Last week’s kick off was less about laying out a vision of Boston and more about symbolism.

“I am running for Mayor of Boston to transform our public schools, to bring a more inclusive, open culture to City Hall, and to usher in a new era of innovation across the City of Boston that puts us in the lead when it comes to creating safe, healthy and livable neighborhoods,” Connolly said.

The kickoff’s feel, energy and location wasn’t lost on those who attended. The Omni Parker was the same location a young John F. Kennedy launched his political career for U.S. Congress. The use of a local-hip-band like the Bad Rabbits is from the playbook of politicians like President Barack Obama who coined the campaign rally cry of ‘change’ and ‘hope’. Obama’s made it a point to use young recording artists like Jay Z and Beyonce to appeal to the younger generation and Kennedy became the symbol of ‘new’ politics versus ‘old’ politics in the 1960s.

Last week Connolly tried to energize Bostonians like himself—young, working parents that are not rank in file Menino supporters but a generation of people looking for a new leader with the same tastes, values and appetite for change.

“This campaign is about Boston’s future, and the need for new ideas, new energy and new leadership,” Connolly said.

At the event, Connolly unveiled an innovative social organizing tool to engage voters.  This feature, which will be available when the full campaign website launches in April, gives supporters the opportunity to mobilize their friends and neighbors through social networking sites.
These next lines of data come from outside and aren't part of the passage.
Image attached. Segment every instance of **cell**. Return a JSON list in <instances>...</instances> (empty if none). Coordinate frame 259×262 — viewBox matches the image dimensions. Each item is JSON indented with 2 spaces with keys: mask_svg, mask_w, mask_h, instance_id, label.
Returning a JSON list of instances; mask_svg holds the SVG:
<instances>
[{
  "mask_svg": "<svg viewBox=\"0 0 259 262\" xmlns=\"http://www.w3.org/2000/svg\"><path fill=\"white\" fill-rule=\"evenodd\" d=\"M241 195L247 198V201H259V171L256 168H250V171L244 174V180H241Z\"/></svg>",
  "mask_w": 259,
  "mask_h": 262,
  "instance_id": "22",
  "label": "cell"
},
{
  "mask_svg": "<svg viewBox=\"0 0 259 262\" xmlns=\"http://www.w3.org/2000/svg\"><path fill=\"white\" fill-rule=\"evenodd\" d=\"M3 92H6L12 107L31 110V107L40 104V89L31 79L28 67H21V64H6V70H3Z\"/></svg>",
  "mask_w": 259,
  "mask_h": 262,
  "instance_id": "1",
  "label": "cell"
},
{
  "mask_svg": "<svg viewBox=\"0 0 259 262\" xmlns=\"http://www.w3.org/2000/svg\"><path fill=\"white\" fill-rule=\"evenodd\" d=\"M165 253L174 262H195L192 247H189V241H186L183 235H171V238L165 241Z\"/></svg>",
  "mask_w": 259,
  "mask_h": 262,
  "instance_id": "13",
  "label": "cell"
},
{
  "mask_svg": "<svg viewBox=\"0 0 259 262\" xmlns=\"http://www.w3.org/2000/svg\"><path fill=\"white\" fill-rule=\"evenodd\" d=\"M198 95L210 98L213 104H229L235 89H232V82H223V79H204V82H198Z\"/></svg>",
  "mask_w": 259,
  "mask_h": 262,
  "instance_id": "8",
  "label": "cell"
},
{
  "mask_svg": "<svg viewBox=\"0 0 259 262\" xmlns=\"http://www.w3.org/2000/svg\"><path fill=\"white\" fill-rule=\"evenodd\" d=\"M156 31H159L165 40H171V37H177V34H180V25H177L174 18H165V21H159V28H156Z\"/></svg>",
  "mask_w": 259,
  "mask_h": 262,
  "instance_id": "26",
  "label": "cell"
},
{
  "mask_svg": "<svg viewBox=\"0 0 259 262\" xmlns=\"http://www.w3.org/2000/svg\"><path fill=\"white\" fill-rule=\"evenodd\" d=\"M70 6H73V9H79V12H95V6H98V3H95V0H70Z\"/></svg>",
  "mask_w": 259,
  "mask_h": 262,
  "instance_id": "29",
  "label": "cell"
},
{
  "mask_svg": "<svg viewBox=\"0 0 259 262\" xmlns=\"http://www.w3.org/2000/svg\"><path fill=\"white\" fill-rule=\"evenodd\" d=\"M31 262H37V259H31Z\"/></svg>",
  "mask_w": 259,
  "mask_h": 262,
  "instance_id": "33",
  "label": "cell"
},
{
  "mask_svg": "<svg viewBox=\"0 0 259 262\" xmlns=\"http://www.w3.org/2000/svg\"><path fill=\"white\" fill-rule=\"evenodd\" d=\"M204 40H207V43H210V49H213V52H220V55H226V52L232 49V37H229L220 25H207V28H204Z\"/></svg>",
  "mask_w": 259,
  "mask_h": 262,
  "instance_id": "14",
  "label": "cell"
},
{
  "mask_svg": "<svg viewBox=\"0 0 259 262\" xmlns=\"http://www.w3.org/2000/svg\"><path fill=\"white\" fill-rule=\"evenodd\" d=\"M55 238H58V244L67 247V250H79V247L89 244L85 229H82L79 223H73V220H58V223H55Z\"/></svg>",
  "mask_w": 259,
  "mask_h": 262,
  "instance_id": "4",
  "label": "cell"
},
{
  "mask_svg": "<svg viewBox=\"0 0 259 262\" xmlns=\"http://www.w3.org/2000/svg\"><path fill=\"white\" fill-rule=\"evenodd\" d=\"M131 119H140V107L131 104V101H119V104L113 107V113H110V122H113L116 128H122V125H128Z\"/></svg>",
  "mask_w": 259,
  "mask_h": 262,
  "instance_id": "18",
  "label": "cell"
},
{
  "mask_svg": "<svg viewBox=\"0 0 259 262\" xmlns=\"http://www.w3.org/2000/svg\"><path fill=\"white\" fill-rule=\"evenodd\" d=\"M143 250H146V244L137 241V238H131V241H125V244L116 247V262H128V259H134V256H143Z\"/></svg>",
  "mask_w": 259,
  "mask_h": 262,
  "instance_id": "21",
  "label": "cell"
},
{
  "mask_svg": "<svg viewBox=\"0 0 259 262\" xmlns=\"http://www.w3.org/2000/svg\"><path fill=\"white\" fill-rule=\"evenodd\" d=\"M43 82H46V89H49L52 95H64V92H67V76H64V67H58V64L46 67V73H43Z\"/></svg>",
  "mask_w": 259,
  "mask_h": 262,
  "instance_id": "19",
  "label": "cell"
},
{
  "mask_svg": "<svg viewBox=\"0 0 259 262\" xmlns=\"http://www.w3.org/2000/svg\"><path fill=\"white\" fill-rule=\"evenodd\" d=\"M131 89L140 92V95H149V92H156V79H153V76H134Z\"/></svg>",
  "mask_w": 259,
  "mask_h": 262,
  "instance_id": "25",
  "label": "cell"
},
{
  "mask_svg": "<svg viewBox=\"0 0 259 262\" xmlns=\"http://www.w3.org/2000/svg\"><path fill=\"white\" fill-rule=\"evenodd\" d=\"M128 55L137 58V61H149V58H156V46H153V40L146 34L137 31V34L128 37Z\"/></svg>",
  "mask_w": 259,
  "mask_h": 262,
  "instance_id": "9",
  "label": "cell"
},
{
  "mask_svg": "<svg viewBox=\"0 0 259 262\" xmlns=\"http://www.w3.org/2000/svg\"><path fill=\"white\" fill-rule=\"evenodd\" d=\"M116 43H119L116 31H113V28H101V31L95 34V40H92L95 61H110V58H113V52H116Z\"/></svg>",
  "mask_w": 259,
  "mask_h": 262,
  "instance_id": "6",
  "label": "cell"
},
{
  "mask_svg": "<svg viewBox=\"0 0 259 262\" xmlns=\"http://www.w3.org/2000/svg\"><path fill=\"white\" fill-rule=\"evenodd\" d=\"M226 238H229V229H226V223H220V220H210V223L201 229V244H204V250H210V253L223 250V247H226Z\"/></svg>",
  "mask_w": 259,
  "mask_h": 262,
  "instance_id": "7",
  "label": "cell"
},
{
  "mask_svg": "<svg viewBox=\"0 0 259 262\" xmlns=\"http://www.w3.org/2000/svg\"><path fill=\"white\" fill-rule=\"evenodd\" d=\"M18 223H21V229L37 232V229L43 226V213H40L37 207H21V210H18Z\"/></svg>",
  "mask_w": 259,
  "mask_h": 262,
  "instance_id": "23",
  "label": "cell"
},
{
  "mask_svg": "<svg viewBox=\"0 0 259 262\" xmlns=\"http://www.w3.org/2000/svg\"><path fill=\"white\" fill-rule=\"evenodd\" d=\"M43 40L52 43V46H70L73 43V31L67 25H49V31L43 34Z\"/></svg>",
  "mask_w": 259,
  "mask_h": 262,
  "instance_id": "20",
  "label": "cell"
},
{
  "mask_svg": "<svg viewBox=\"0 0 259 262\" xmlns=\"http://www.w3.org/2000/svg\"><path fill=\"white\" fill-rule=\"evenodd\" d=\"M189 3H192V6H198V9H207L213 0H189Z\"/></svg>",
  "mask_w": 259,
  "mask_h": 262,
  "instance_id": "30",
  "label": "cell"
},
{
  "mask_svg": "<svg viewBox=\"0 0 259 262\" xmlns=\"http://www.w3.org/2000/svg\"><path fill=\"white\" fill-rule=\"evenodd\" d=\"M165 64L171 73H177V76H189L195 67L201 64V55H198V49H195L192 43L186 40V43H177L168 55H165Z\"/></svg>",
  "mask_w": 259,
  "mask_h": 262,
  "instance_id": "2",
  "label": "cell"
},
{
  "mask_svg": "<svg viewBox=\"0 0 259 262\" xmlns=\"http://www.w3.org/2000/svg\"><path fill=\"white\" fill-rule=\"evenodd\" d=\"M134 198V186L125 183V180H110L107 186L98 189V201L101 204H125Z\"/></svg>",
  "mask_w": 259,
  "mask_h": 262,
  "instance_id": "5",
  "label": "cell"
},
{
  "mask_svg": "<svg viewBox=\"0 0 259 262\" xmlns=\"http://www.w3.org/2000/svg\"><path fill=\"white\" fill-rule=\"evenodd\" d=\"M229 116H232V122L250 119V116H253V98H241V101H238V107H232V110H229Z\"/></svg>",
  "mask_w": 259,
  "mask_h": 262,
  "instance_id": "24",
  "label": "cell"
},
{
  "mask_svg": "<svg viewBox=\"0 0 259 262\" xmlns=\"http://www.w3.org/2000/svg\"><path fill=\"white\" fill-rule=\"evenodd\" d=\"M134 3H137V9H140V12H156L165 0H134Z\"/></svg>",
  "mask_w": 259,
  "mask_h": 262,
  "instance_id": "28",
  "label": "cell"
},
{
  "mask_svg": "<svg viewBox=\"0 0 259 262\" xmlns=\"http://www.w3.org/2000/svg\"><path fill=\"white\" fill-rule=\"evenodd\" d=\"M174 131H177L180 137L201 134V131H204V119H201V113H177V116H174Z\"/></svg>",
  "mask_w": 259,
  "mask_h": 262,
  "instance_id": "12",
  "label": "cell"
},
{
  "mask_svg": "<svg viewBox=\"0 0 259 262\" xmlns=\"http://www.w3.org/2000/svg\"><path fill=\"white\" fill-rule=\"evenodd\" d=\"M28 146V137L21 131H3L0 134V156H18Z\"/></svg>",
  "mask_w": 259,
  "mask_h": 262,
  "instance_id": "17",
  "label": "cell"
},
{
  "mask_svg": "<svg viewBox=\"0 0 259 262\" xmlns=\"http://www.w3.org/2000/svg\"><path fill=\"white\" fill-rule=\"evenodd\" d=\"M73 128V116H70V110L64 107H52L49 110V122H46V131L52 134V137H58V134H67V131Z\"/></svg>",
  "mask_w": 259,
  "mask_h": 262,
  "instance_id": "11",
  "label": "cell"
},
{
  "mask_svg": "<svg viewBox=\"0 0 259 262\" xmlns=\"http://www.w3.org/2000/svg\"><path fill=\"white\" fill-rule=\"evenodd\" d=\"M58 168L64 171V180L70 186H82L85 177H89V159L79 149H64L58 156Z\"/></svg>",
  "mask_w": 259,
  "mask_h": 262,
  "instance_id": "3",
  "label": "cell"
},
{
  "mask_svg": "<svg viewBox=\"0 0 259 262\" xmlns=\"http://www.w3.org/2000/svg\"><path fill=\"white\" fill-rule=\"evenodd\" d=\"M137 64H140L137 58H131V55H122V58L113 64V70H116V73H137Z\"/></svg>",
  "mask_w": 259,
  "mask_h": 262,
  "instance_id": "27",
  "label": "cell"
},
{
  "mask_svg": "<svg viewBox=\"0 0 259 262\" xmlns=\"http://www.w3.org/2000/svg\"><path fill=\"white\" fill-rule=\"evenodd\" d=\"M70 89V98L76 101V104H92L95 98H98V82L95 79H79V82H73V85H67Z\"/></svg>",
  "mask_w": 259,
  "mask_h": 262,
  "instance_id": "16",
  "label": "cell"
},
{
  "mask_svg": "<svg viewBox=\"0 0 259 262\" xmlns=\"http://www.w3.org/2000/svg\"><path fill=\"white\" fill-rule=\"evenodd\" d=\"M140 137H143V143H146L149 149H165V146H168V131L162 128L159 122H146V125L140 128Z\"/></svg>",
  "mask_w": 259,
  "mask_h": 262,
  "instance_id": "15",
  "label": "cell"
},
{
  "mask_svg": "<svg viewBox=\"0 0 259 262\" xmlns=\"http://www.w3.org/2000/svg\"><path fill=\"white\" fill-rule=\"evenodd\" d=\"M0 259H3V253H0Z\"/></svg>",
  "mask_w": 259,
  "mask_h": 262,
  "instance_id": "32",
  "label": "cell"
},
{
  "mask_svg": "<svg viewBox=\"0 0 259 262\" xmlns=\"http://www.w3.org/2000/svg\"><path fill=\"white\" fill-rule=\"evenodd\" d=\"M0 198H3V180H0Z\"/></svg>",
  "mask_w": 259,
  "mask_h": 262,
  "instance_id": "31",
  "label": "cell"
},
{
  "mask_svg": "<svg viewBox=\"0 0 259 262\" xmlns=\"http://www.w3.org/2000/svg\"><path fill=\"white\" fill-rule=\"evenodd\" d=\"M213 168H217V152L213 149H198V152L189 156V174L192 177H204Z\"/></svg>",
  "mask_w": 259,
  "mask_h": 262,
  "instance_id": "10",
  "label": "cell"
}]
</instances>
Connolly, a former teacher and father of two young children, said that his campaign would focus on the need for new ideas and a transparent and inclusive approach to solving the challenges facing Boston and, especially, its public school system, the cornerstone of his candidacy.

“The success of our schools directly impacts our ability to create safe, healthy, and livable neighborhoods as well as our ability to create jobs, attract talent, and retain families in Boston,” Connolly said. “As Mayor, I will remake our system by decentralizing a school department headquarters that spends over $1 billion per year by focusing on investing in people and programs at our schools.